I have preached from a place of emptiness and from a place of fullness, and the experience of one makes me long for the other. But how can a preacher cultivate fullness? Is such a question not in some way sacrilegious? Is it not to try to build a turbine to capture the energy of the Spirit blowing where he wills? Is it not a futile exercise?
Undoubtedly the breathings of God on the soul are not for us to conjure, but we can take steps that are conducive to fullness, that tilt our sails in the direction of divine help and grace and joy. I want to suggest two, and conclude with a beautiful ministry outcome that follows fullness.
Communion without commodity
Central to preaching from a place of fullness is private communion with God himself. This is so properly basic as to seem patronising – but it is a truth readily lost to us in the busyness of ministry. Ours is a commodified age, a performative culture where very few of our activities are genuinely private and inward facing. In addition to the normal output of weekly ministry, we can be tempted to make all of our experiences shared and shareable, a kind of signal of our output and input. Undoubtedly we can encourage others through sharing what we are learning from the Lord, but the secret place must be precisely that – a silo of one’s life completely isolated from the interests of others or the furtherance of our reputation.
Every pastor is different by temperament and context, but it is axiomatic that we cannot know fullness as described above without concerted, protected, private conversation with God in prayer and in his word. This is the Mary counterpart to our Martha ministry, it is sitting at Jesus’ feet without agenda, without hurry, without framing a text, or outlining a passage. It is taking our Christian lives at face value, taking God at his word, and taking time to rest in his presence as our Lord, as our Saviour, as our highest joy.
Such communion without commodity does not assert itself. This is time and space that we must crave and cultivate, and work hard to protect. It is the silent, unseen, lifting up of the soul that cannot be marked up by a time and motion study, it is the insistence that resting in the Lord’s presence and having our soul fed is a non-negotiable. This is not only to our own good, but for the blessing of the people whom God has placed under our care. When Jethro rebuked Moses for overworking his concern was not merely that his son-in-law would burn out but that the people of God would check-out: that his unbounded ministry would devastate the very people whom he was stretching himself to serve.
This will mean knowing ourselves (as Martyn Lloyd-Jones insisted) and providing ourselves with time and space to simply enjoy the God we proclaim. Pastor Albert Martin spoke at the Banner of Truth Ministers Conference on one occasion about having a chair that he never sat in to do preparation, only to commune with God. We may need to safeguard areas of our homes, areas of our studies, or specific outdoor spaces where work never comes, and where we simply seek to magnify God in the silent symphony of loving him and listening to him.
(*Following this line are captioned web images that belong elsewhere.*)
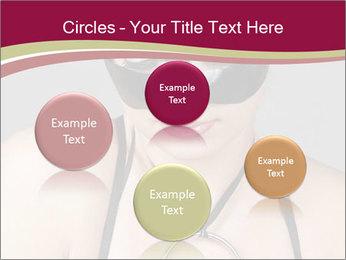 0000060920 PowerPoint Templates - Slide 77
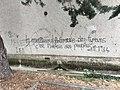 Graffiti citation de Machiavel à Saint-Maurice-de-Beynost.JPG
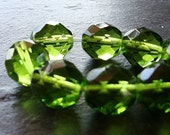 Czech Glass Beads 12mm Faceted Olive Green Rounds - 6 Pieces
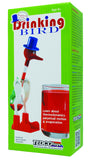 Drinking Bird - The Science Shop - 2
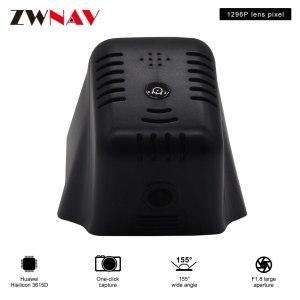 car recorder For TAYRON original dedicated Hidden Type Registrator Dash Cam DVR Camera WiFi 1080P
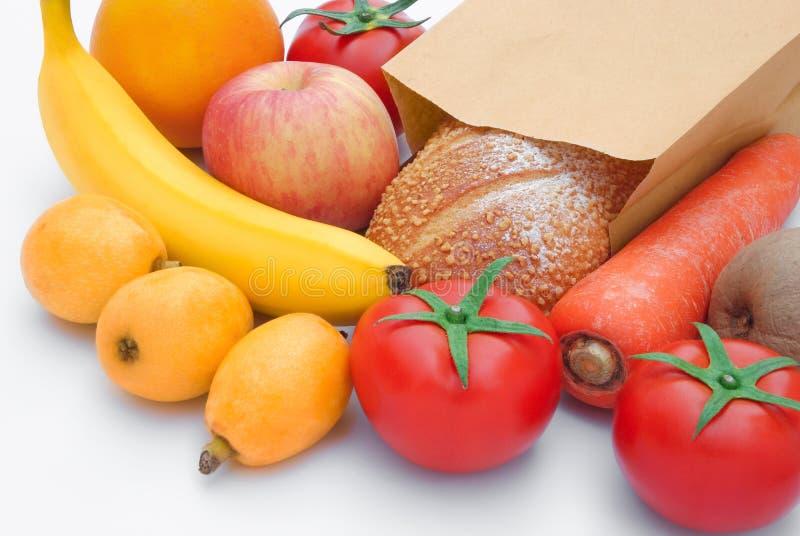 新鲜食品材料 免版税库存照片
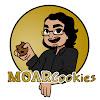 MOAR; Cookies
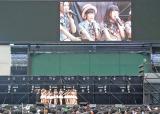 AKBファンから温かい拍手で迎え入れられた生駒里奈 (C)ORICON NewS inc.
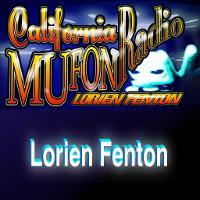The Fenton Perspective listen live
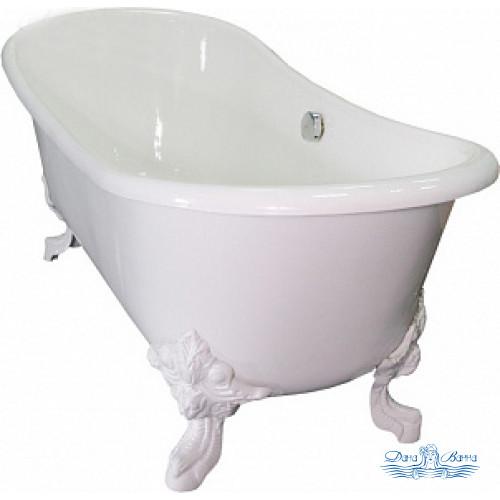 Чугунная ванна Elegansa Nadia белые ножки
It takes a church to fill a pastor
An attendant danger with the steps outlined above is that it can feed the myth that the minister is Moses on the mountain who simply descends to impart what he has gleaned before disappearing to be at the Lord’s side again. This is a functional denial of a belief espoused by most pastors – the vital need for the local church. In The Pastors’ Soul Jim Savastio writes with devastating clarity about the need for preachers to be those who avail of the means of grace for their own spiritual welfare. This is so easily lost, not just on pastors but on the churches they serve.
As a minister of the gospel I need times when I am simply ministered to, where I am receiving among the fellowship of God’s people without giving. Such times shouldn’t be reserved for conferences, retreats, or sabbaticals, but should be part of the fabric of regular ministry. It might look heroic to be the lone figure who is always active in service, but it will lead to ministry from a place of emptiness.
If we want to address this, the best first step might be to read that chapter of The Pastor’s Soul. It is packed with advice and counsel gleaned from many years of ministry. A standout for me has been the need to communicate to the local church that the pastor must be fed, unfettered from the demand to produce anything in the gathering of God’s people. This might mean a culture change in the heart of the pastor, or in the hearts of the people, but thinking this through in recent days has been revolutionary for me.
Filled and fearless
Many benefits flow from preaching from a place of fullness, but for me a chief blessing is a reduction in fearfulness. When achievement and output are our primary metrics then one of our great fears is that we might ‘miss’ something, that we might default or fail in some way. Conscientiousness is crucial to ministry, but perfectionism isn’t. That kind of over-achieving mindset quickly burns up the fuel its soul needs to survive, and then enters a kind of terminal descent where guilt at not being alone with God makes the minister fear that not only might they draw the displeasure of the fellowship they serve, but that they might be living under God’s displeasure also. This is a crippling and self-contradictory experience, but there is every sign that it is common.
Being alone with God, listening to him, enjoying him, being rebuked and shaped by him, finding our hearts full of Christ, means that our ministry is a fountain rather than a shallow well. It means that the heart is re-centred again in God and such an experience is a great antidote to paranoid anxiety that some things, even the main things, are being missed.
I have preached from a place of emptiness and from a place of fullness, and the experience of one makes me long for the other. As this post goes out into the world it is accompanied by a prayer that God might help me to prioritise fullness of joy in him above hitting all of the beats or keeping everything spinning – it is also accompanied by prayer for you, dear fellow pastor, that God might draw near to you and that your ministry might once again be the sustained organic outflow of personal joy in Jesus.